Pick out each line of the material below that contains the word "shooting", and copy those lines.

■ Provided data:
☆ ☆ ☆ ☆ ☆

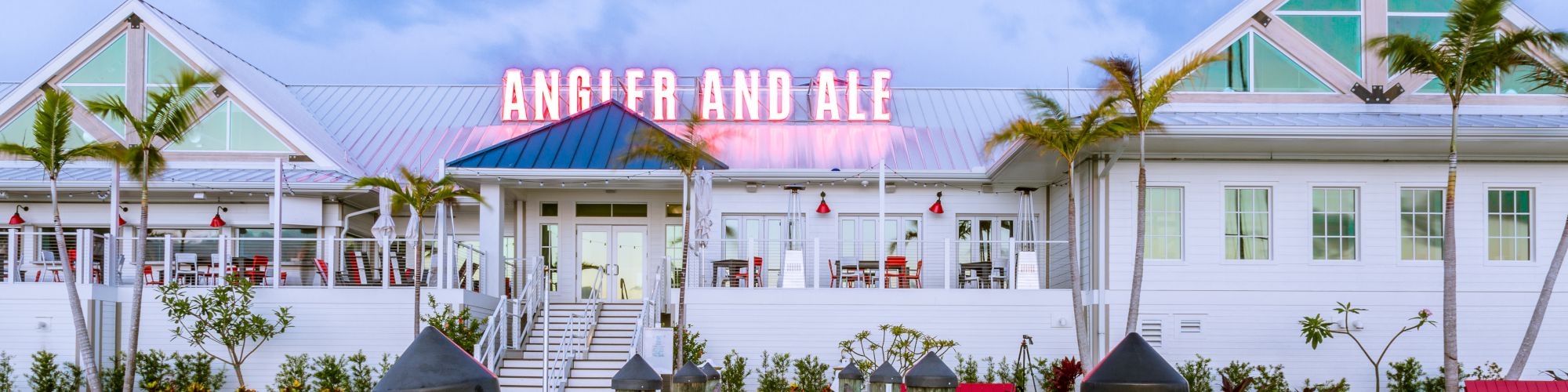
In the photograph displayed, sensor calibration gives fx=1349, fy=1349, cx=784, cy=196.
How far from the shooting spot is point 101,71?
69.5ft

☆ ☆ ☆ ☆ ☆

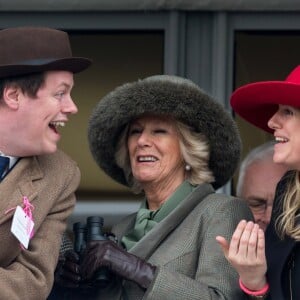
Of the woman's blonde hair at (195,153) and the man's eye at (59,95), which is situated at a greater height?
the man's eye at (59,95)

☆ ☆ ☆ ☆ ☆

■ Solution to this exercise:
How far from the shooting spot is point 101,71?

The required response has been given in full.